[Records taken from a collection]

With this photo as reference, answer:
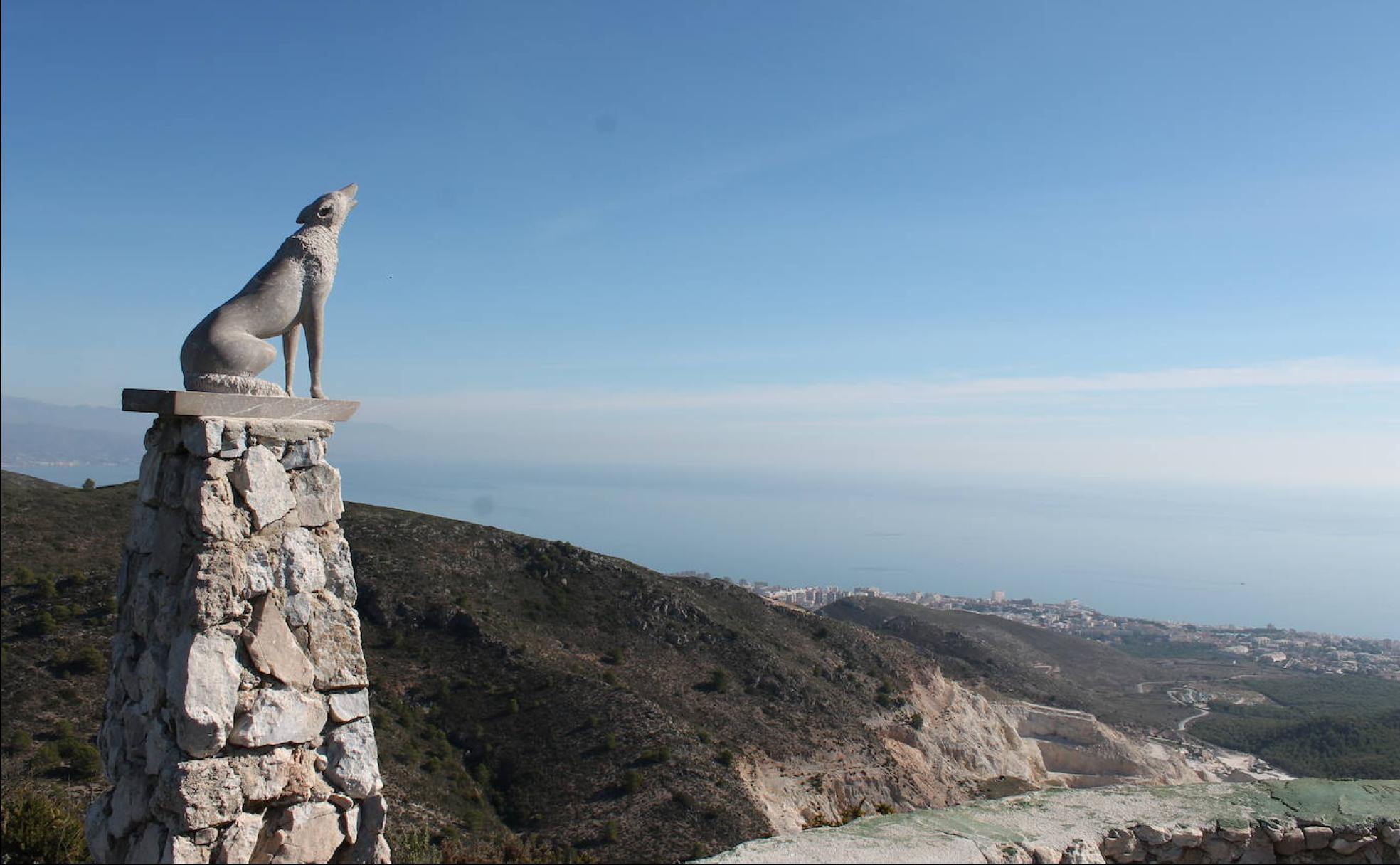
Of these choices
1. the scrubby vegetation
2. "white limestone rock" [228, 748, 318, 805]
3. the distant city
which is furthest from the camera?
the distant city

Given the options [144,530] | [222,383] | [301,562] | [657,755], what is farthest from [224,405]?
[657,755]

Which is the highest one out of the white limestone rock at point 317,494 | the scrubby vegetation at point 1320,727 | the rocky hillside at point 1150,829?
the white limestone rock at point 317,494

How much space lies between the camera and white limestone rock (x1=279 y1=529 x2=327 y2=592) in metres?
5.11

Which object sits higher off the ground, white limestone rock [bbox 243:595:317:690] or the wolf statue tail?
the wolf statue tail

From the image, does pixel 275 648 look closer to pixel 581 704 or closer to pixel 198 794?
pixel 198 794

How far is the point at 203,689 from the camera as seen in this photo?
15.1ft

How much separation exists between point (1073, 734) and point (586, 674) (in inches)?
848

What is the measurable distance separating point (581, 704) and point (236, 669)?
19.7m

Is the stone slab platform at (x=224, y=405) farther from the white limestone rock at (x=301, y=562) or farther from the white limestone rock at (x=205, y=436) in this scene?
the white limestone rock at (x=301, y=562)

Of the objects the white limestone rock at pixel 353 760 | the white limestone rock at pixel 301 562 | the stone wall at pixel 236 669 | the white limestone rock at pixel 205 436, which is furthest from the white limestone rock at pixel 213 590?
the white limestone rock at pixel 353 760

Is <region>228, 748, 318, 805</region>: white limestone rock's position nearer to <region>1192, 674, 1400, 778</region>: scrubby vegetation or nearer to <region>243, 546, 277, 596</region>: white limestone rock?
<region>243, 546, 277, 596</region>: white limestone rock

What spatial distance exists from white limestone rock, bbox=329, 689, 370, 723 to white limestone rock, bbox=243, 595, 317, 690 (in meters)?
0.20

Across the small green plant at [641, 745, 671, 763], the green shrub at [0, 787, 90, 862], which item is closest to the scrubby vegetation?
the small green plant at [641, 745, 671, 763]

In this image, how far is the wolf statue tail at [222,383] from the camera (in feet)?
16.8
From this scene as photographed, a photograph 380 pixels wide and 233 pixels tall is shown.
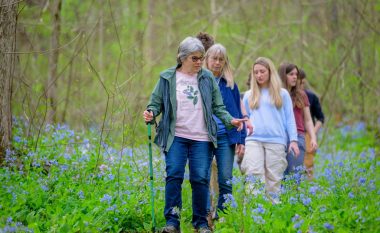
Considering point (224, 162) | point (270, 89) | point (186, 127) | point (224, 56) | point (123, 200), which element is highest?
point (224, 56)

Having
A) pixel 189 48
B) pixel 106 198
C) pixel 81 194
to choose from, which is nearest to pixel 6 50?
pixel 81 194

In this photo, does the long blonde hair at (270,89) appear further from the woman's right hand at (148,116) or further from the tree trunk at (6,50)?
the tree trunk at (6,50)

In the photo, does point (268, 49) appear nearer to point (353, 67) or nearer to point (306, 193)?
point (353, 67)

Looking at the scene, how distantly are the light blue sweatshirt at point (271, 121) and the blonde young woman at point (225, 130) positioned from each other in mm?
437

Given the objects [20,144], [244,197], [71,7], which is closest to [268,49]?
[71,7]

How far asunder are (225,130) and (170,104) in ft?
2.54

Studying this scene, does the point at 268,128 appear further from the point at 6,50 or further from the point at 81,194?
Result: the point at 6,50

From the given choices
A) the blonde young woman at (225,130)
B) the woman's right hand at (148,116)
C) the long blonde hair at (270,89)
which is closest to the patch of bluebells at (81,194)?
the woman's right hand at (148,116)

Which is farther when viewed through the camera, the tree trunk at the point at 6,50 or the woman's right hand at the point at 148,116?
the tree trunk at the point at 6,50

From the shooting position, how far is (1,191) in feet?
18.7

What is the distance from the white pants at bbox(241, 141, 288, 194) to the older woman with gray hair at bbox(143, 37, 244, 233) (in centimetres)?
111

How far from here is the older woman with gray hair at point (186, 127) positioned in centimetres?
540

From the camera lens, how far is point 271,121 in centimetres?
666

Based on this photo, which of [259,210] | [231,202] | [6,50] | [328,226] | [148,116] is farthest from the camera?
[6,50]
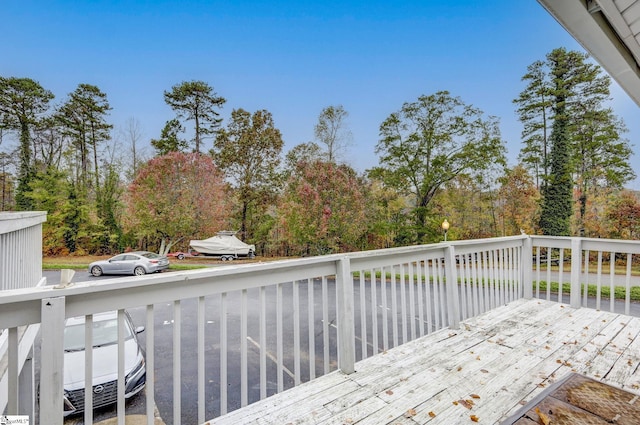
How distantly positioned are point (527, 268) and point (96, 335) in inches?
194

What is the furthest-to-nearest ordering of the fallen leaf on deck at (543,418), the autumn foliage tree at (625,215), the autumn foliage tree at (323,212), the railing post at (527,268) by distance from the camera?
the autumn foliage tree at (323,212)
the autumn foliage tree at (625,215)
the railing post at (527,268)
the fallen leaf on deck at (543,418)

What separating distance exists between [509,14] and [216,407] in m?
16.3

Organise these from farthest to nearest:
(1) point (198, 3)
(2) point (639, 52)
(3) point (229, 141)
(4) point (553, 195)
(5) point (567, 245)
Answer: (1) point (198, 3), (3) point (229, 141), (4) point (553, 195), (5) point (567, 245), (2) point (639, 52)

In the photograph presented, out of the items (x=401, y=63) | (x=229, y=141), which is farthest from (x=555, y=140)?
(x=229, y=141)

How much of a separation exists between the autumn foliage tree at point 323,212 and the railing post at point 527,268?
6840 mm

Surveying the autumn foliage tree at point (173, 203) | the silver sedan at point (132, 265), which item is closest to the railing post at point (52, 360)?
the silver sedan at point (132, 265)

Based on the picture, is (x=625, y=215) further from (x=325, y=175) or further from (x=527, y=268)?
(x=325, y=175)

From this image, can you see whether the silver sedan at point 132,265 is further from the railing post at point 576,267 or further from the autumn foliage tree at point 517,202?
the autumn foliage tree at point 517,202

= Exercise =
Print the stretch of the data from the line containing "From this image, can" through the end of the data, unchanged.

= Exercise solution =
From this image, can you see whether the silver sedan at point 132,265 is further from the railing post at point 576,267 or further from the autumn foliage tree at point 517,202?
the autumn foliage tree at point 517,202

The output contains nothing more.